[Stored records]

☆ ☆ ☆

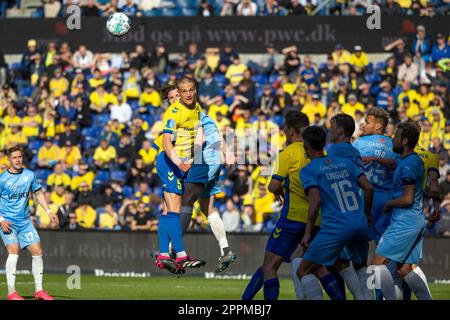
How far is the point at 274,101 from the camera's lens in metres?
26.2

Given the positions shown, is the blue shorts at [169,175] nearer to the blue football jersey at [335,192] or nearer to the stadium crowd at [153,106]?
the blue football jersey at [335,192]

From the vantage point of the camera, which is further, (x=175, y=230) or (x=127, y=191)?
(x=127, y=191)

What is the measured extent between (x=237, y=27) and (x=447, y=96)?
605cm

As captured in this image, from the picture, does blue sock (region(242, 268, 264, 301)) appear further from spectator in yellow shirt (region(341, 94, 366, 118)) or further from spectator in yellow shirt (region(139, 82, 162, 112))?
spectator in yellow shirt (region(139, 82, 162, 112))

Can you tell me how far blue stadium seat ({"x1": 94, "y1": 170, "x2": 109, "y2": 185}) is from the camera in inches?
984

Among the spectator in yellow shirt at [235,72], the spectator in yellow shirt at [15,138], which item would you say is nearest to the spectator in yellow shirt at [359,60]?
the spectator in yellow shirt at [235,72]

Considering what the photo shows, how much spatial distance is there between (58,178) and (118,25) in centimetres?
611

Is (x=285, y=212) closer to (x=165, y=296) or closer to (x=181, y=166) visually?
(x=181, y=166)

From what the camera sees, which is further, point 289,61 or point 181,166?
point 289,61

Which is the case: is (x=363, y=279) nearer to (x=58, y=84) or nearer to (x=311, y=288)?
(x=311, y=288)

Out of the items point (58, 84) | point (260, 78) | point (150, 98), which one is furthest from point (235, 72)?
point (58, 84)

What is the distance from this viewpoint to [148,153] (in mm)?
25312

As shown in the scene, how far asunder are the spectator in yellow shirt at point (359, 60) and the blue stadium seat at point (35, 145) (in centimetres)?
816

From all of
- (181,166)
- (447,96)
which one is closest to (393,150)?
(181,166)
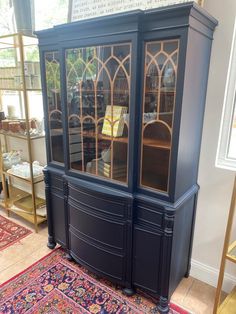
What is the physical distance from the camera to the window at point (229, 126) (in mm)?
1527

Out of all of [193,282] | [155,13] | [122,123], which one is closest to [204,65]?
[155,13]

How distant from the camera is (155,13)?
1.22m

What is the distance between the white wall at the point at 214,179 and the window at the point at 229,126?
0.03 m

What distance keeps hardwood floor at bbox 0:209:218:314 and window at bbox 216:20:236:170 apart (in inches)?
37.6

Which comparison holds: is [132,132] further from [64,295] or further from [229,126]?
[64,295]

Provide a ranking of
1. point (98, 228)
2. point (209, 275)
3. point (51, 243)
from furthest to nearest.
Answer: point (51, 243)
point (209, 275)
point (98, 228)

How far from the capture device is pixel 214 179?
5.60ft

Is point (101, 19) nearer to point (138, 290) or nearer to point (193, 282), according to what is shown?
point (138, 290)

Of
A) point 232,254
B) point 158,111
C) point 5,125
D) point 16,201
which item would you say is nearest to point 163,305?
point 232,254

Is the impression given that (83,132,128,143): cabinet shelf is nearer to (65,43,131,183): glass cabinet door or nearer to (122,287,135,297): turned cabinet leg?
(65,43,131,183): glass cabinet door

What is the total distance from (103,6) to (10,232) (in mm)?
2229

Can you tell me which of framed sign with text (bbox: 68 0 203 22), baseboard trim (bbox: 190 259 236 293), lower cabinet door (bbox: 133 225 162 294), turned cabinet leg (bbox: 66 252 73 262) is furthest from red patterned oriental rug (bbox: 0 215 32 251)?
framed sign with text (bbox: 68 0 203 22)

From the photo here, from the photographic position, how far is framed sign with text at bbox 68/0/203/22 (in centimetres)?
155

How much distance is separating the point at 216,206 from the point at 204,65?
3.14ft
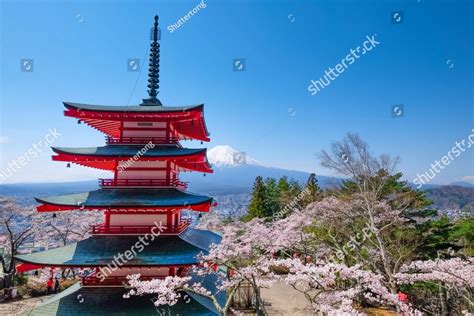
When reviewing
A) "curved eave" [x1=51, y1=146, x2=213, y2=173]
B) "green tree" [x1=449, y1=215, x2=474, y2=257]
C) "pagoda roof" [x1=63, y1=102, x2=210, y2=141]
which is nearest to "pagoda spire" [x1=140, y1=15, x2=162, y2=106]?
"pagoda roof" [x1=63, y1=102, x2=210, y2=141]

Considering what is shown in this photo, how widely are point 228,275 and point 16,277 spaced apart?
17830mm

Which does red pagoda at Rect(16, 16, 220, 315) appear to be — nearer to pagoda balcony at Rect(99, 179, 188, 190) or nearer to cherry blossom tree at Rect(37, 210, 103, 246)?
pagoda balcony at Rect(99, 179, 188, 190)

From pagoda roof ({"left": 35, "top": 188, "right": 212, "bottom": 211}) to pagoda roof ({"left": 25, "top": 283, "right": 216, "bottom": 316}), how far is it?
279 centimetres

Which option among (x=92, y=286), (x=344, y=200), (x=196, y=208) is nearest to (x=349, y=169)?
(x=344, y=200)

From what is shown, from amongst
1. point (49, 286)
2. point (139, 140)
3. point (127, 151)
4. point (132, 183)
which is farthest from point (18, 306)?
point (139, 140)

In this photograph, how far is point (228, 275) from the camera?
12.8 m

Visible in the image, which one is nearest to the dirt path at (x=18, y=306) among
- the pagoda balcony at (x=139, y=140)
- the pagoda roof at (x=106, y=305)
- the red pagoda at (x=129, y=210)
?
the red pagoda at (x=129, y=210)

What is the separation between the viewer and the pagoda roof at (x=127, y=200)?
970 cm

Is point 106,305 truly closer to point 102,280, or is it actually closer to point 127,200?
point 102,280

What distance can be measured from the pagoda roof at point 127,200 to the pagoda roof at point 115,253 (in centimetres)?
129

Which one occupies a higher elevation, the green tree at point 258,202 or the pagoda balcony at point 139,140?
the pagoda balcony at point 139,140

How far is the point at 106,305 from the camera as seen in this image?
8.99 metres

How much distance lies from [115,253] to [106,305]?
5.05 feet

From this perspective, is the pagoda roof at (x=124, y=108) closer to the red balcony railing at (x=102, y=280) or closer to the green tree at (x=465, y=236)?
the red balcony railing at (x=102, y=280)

☆ ☆ ☆

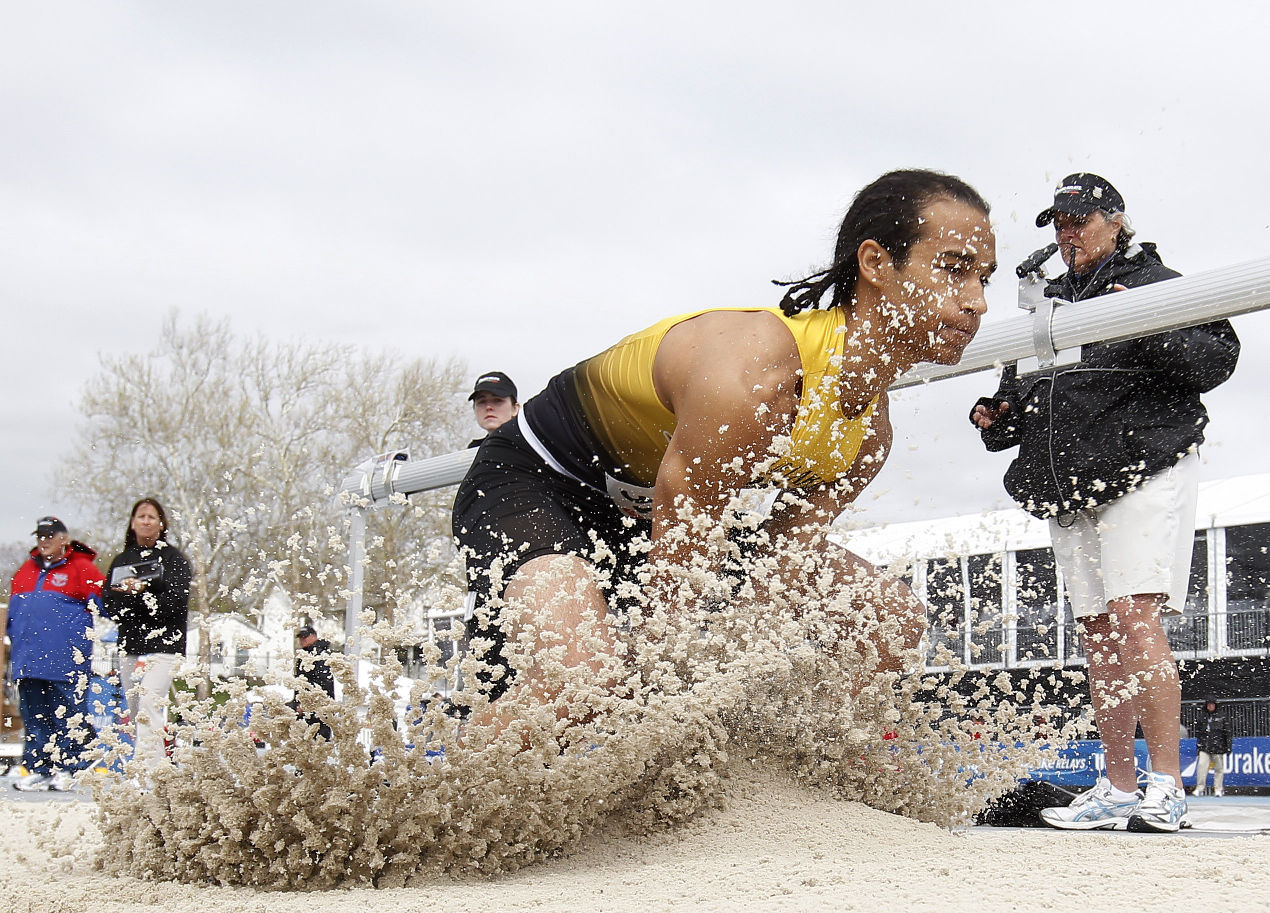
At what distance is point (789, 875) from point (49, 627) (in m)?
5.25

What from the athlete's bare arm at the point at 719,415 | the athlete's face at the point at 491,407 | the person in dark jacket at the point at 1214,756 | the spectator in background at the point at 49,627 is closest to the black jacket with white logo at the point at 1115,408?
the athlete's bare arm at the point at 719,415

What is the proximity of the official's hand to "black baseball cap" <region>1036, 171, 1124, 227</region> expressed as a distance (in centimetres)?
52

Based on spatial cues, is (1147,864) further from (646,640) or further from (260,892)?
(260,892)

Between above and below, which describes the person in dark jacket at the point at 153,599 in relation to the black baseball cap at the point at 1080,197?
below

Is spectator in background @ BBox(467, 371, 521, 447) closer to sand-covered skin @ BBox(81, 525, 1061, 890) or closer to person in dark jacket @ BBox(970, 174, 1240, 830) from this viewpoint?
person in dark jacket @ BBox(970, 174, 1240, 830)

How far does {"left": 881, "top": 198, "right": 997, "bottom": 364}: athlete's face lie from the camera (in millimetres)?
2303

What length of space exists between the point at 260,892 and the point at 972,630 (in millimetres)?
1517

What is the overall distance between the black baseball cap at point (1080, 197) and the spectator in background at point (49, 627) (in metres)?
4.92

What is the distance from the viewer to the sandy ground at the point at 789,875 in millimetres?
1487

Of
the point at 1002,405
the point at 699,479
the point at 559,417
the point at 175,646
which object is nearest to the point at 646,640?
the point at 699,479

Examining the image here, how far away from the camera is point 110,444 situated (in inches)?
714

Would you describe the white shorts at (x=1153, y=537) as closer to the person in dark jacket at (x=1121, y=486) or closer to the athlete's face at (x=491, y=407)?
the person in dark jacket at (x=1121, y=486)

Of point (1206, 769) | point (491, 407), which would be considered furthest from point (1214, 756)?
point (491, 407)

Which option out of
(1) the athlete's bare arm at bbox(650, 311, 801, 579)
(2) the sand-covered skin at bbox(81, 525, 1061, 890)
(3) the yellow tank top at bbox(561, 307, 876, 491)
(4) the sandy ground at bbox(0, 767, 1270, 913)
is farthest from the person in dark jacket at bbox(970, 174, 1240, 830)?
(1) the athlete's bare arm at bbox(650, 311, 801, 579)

☆ ☆ ☆

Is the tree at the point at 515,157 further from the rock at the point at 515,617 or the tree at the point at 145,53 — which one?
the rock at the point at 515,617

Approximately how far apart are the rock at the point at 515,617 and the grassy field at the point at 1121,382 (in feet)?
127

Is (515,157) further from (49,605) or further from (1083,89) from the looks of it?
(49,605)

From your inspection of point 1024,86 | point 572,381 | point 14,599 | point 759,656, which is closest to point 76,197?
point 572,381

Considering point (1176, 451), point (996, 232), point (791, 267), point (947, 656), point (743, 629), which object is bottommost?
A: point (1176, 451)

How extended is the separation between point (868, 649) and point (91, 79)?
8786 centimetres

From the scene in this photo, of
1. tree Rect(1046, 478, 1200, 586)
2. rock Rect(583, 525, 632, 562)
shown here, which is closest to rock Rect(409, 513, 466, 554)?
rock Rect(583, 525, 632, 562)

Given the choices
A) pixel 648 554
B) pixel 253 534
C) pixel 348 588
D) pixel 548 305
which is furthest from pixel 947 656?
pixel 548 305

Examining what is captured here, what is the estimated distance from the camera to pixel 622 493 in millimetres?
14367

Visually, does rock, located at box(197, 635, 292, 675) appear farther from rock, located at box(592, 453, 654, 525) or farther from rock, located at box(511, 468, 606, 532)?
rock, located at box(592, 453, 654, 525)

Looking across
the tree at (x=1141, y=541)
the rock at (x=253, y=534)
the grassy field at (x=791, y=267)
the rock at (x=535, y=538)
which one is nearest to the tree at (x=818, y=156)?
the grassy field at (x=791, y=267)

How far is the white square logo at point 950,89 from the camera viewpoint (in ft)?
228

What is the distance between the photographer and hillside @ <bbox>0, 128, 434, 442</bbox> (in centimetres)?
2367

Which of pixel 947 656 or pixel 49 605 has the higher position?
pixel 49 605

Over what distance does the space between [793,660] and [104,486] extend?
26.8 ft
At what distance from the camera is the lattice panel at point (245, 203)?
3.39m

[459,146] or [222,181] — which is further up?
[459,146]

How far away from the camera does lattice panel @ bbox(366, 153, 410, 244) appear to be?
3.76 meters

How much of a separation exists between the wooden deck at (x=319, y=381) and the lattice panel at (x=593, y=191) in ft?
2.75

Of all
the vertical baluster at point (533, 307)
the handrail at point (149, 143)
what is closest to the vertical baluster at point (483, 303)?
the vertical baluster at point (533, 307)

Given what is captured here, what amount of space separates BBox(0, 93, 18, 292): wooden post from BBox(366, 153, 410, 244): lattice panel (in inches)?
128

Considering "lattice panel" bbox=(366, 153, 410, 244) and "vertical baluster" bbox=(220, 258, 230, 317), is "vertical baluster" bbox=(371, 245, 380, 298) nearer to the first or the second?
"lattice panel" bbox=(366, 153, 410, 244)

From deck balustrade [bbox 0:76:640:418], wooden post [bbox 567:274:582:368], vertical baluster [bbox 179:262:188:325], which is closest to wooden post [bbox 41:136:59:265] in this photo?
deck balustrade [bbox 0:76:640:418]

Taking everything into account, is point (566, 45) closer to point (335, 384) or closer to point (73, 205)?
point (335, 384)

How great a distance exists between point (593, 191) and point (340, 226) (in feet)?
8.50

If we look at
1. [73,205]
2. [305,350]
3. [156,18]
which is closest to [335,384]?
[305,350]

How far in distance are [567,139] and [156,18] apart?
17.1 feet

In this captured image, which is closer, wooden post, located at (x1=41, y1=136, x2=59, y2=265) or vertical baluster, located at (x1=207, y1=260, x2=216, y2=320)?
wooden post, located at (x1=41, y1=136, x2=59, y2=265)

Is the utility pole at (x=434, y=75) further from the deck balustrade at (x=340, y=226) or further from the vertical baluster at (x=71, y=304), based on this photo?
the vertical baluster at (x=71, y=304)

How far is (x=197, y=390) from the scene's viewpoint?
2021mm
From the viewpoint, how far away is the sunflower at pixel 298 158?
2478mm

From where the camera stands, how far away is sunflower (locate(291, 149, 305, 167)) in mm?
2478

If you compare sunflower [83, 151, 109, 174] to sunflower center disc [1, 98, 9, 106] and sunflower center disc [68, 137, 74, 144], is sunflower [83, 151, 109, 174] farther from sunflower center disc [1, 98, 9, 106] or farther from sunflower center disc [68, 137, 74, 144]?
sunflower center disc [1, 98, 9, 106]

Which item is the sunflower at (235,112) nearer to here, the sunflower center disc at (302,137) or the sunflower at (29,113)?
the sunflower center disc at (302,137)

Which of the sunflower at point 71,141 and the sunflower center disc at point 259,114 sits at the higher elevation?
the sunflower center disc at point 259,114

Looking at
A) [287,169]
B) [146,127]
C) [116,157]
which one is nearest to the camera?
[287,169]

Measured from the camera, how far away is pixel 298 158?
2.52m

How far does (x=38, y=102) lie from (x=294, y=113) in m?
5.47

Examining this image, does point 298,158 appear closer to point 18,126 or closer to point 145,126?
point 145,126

☆ ☆ ☆

How many lines of the records contain the word "inches"? Answer with the number only.

● **Solved exercise**
4